Every entry that follows should be repeated exactly; drop the images.

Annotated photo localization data
------------------------------

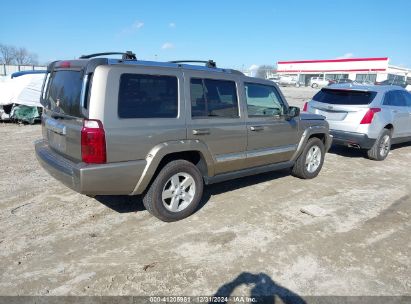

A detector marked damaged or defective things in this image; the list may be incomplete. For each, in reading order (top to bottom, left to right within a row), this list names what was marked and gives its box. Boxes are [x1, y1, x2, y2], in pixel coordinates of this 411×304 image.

damaged white vehicle [0, 70, 45, 123]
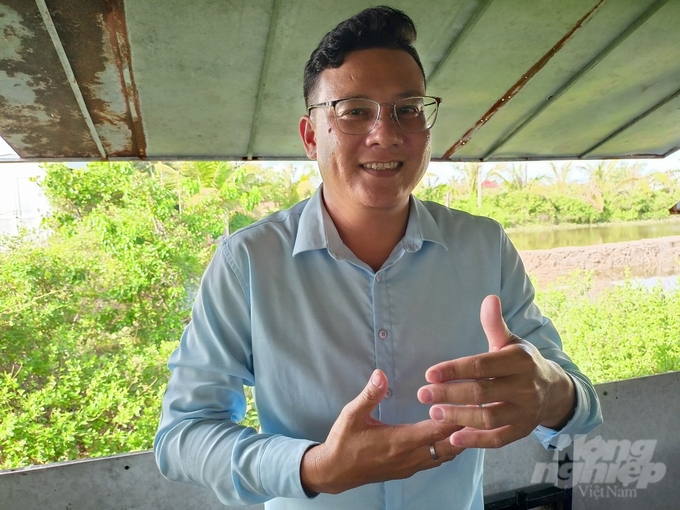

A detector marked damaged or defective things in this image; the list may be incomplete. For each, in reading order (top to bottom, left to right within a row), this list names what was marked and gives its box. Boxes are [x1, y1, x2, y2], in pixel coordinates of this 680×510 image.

rusty metal panel [0, 0, 99, 157]
rusty metal panel [45, 0, 146, 157]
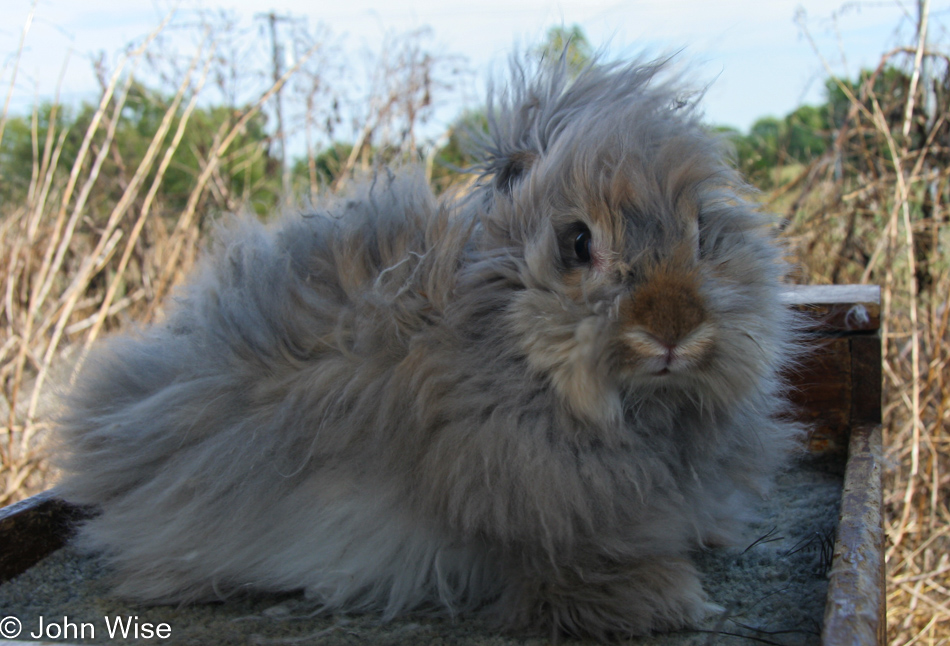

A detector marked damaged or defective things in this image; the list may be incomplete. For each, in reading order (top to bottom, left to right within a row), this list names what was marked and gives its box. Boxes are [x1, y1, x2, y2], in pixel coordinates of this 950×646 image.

rusty metal edge [820, 426, 888, 646]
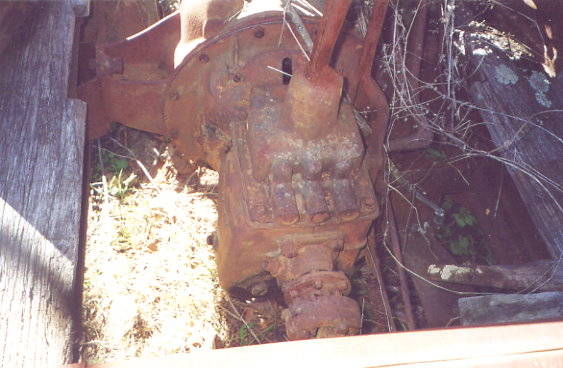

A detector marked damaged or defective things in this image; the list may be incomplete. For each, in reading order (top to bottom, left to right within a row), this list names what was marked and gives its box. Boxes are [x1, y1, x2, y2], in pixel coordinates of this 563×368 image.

corroded manifold [78, 0, 388, 340]
corroded transmission [78, 0, 388, 340]
rusty engine block [79, 0, 390, 340]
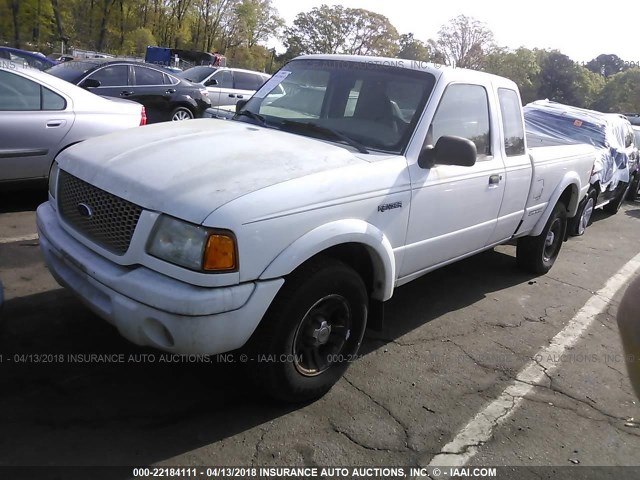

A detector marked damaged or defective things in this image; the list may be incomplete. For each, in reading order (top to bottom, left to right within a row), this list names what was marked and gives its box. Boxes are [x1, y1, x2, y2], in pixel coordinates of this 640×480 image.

cracked asphalt [1, 188, 640, 472]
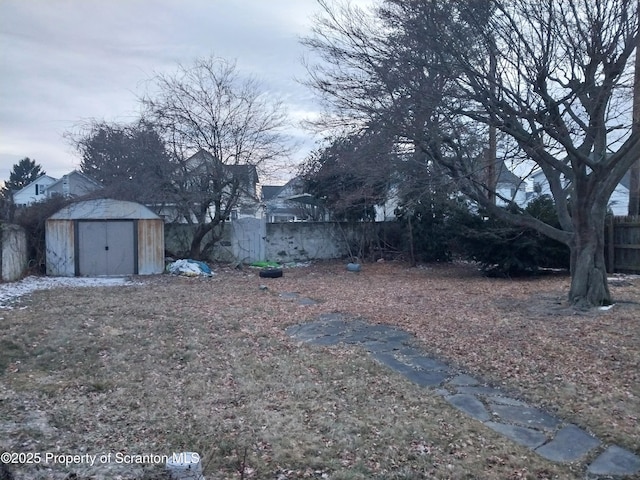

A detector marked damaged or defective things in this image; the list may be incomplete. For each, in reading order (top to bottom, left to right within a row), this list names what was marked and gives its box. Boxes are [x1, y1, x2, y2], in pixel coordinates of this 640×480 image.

rusty shed door [79, 220, 136, 274]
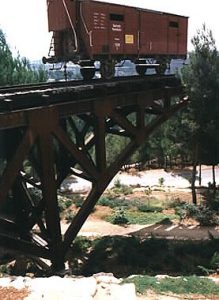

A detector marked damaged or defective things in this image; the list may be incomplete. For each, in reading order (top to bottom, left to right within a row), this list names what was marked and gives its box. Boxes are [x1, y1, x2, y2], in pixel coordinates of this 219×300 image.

rusted metal structure [44, 0, 188, 78]
rusted metal structure [0, 75, 187, 272]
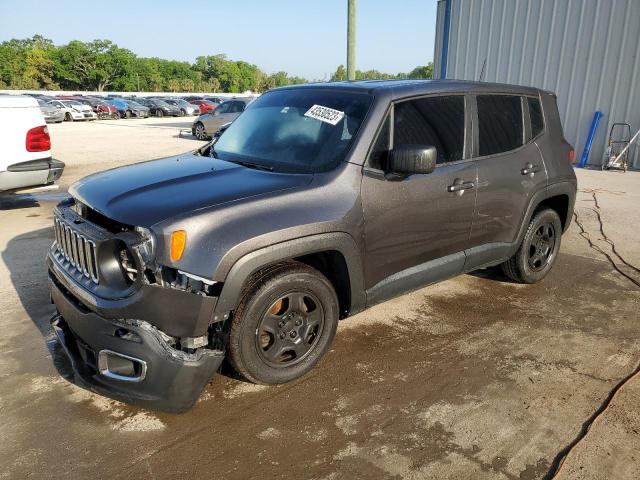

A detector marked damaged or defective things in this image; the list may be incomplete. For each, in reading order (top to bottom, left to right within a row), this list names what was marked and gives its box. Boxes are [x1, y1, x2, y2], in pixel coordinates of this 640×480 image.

damaged front bumper [50, 278, 225, 412]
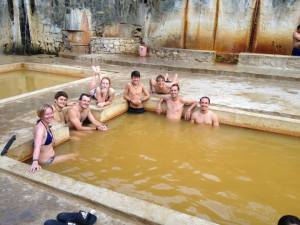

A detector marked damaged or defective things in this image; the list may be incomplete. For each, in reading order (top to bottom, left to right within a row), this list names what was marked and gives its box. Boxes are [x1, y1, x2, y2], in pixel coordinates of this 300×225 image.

rusty stained wall [253, 0, 300, 54]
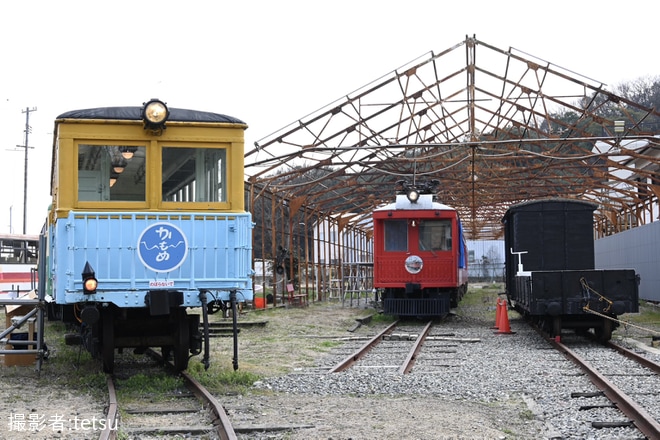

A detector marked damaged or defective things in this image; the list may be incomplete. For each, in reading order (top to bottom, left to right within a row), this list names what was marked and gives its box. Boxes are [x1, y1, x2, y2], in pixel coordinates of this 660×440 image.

rusty metal canopy [246, 36, 660, 239]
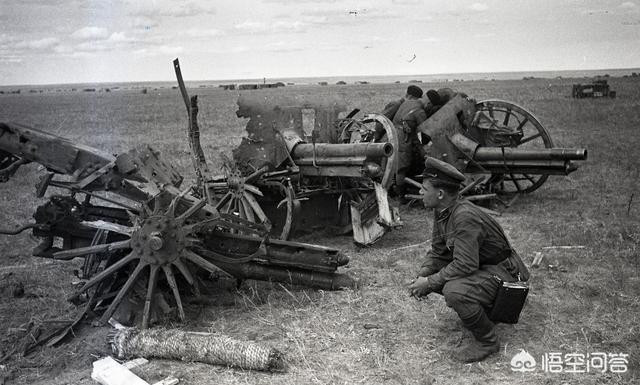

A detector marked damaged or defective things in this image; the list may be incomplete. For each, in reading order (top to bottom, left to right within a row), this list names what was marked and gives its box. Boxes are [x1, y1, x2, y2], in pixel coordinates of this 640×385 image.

damaged artillery cannon [0, 121, 356, 328]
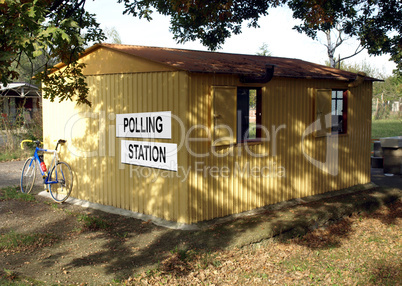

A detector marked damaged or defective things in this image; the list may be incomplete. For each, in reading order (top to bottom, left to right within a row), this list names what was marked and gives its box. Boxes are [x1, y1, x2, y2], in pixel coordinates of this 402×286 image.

rusty corrugated roof [84, 43, 376, 82]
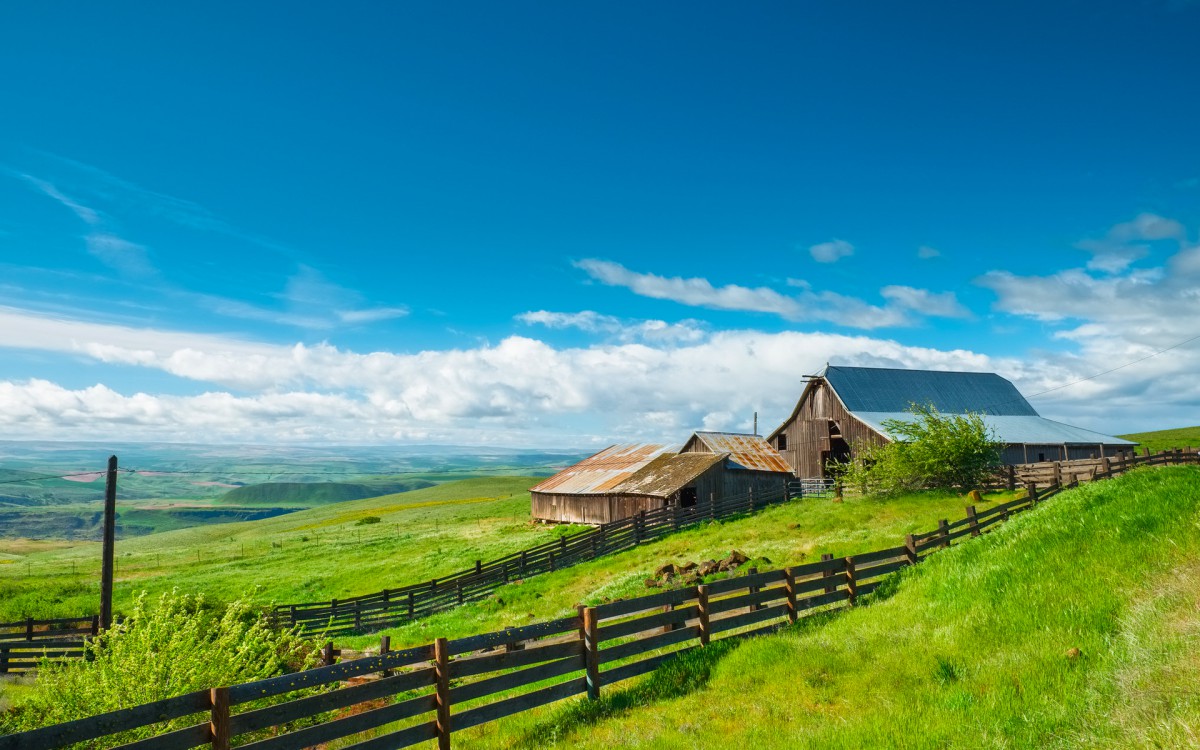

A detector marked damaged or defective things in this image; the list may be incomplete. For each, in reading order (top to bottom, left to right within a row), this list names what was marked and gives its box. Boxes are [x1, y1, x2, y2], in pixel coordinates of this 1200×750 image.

rusty metal roof [532, 444, 680, 496]
rusty metal roof [616, 452, 728, 500]
rusty metal roof [688, 432, 792, 472]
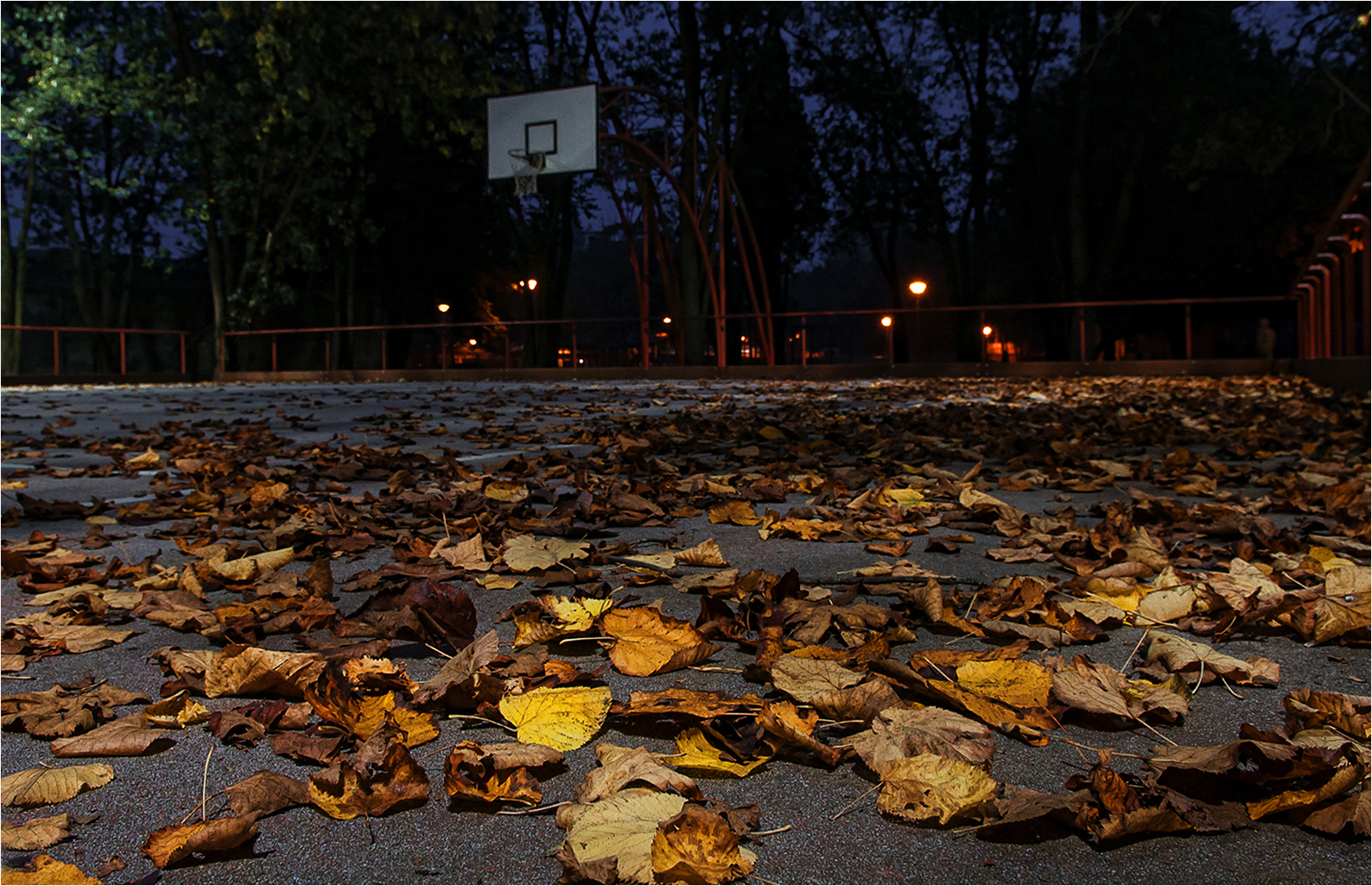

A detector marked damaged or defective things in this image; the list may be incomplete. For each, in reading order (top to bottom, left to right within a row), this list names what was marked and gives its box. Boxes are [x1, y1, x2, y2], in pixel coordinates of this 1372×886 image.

rusty metal arch frame [598, 84, 778, 367]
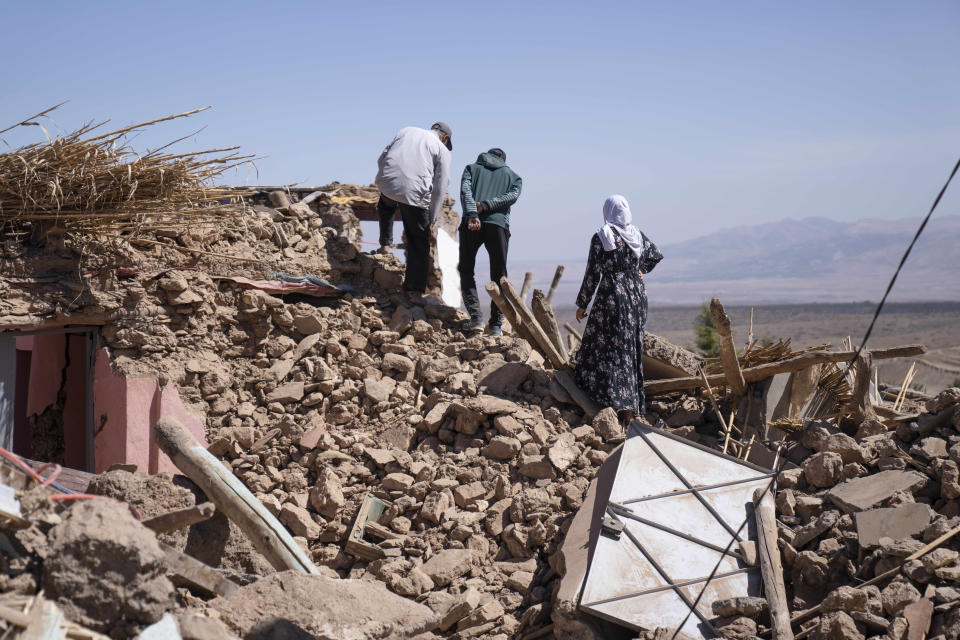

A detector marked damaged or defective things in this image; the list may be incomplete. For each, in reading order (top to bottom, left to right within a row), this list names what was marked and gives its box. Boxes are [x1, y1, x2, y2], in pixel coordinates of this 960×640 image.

------------------------------

§ **YOUR SOLUTION**
A detector marked damaged or defective things in this image; the list may be incomplete. For each, in reading order (top to bottom, left to right within a row), this list names what was marked and gives its box. Boxes are [x1, y1, x2, y2], in pixel coordinates of this 411×304 image.

damaged white vehicle [0, 70, 45, 123]

A detector marked damaged or defective things in this image; the list may be incomplete. For each, in reading order (top to bottom, left to right within a row), this list names what was marked and gives its box. Boxes are [x1, y1, x2, y2], in pixel coordinates of this 680×510 image.

rusty metal panel [0, 0, 99, 157]
rusty metal panel [45, 0, 146, 157]

A detector marked damaged or defective things in this image; the list may be incomplete. For each, in reading order (top to bottom, left to right within a row), this list names what was marked and gives its box. Boxes are [x1, y1, x2, y2], in pixel coordinates of this 950×646 image.

rusty metal edge [820, 426, 888, 646]

A detector marked damaged or defective things in this image; the list may be incomplete. For each, in reading order (top to bottom, left to right within a row), this list names what was marked and gives its box. Boxes are [x1, y1, x2, y2], in pixel coordinates of this 563×368 image.

corroded manifold [78, 0, 388, 340]
corroded transmission [78, 0, 388, 340]
rusty engine block [79, 0, 390, 340]

A detector marked damaged or defective things in this image; the list may be incomplete. For each, in reading order (top to bottom, left to right within a row), this list names what was marked and gives its box. Boxes are [x1, y1, x2, y2], in pixel coordinates of this 640×480 image.

cracked asphalt [1, 188, 640, 472]

A detector marked damaged or defective things in this image; the list may be incomplete. For each, in reading order (top to bottom, left to right within a row), this list names what was marked and gives its box. Boxes are [x1, y1, x2, y2], in pixel coordinates of this 640×480 image.

rusty shed door [79, 220, 136, 274]

A detector marked damaged or defective things in this image; the list may be incomplete. For each, in reading order (top to bottom, left to right within a row), this list names what was marked and gives its box. Boxes are [x1, y1, x2, y2], in pixel coordinates of this 219×300 image.

rusted metal structure [44, 0, 188, 78]
rusted metal structure [0, 75, 187, 272]

A detector marked damaged or defective things in this image; the list may be incomplete. For each, in reading order (top to bottom, left to right within a row), this list names what was marked and gives its box. Boxes are [x1, y1, x2, y2], in pixel coordinates of this 640×480 image.

damaged front bumper [50, 278, 225, 412]

A detector marked damaged or defective things in this image; the list may be incomplete. For each, in reading order (top to bottom, left to right within a row), this list names what was marked and gives its box. Boxes are [x1, y1, x2, y2], in pixel coordinates of this 300×225 image.

rusty stained wall [253, 0, 300, 54]

A detector marked damaged or defective things in this image; the list may be incomplete. For each, in reading order (top to bottom, left to right within a row), this list names what was marked and gives its box. Boxes are [x1, y1, x2, y2], in pixel coordinates of this 660×440 image.

rusty metal canopy [246, 36, 660, 239]

A detector marked damaged or defective things in this image; the list may be incomplete. For each, in reading order (top to bottom, left to right within a row), this list names what was marked and gives its box. Boxes are [x1, y1, x2, y2], in pixel coordinates of this 640×385 image.

damaged artillery cannon [0, 121, 356, 328]

A detector marked damaged or defective things in this image; the list may be incomplete. For each, in reading order (top to bottom, left to right within a row), this list names what was marked and gives its box. Boxes are [x1, y1, x2, y2], in pixel coordinates of this 402×286 image.

rusty corrugated roof [84, 43, 376, 82]

A detector marked damaged or defective things in this image; the list may be incomplete. For each, in reading order (top to bottom, left to right within a row), this list names what was marked and gives its box. Boxes are [x1, y1, x2, y2], in pixel coordinates of this 1200×750 image.

rusty metal roof [532, 444, 680, 496]
rusty metal roof [616, 452, 728, 500]
rusty metal roof [688, 432, 792, 472]

A detector marked damaged or defective things in this image; the list may be incomplete. For each, in reading order (top to bottom, left to right within a row), this list names what was marked and gives its box. Boxes are [x1, y1, x2, y2], in pixel coordinates of this 1372×886 image.

rusty metal arch frame [598, 84, 778, 367]

A detector marked damaged or defective things in this image; the list may be incomplete. For each, in reading order (top to bottom, left to right within a row), this list names what was marked and gives its box. Boxes are [x1, y1, x2, y2], in pixel coordinates of this 960×640 image.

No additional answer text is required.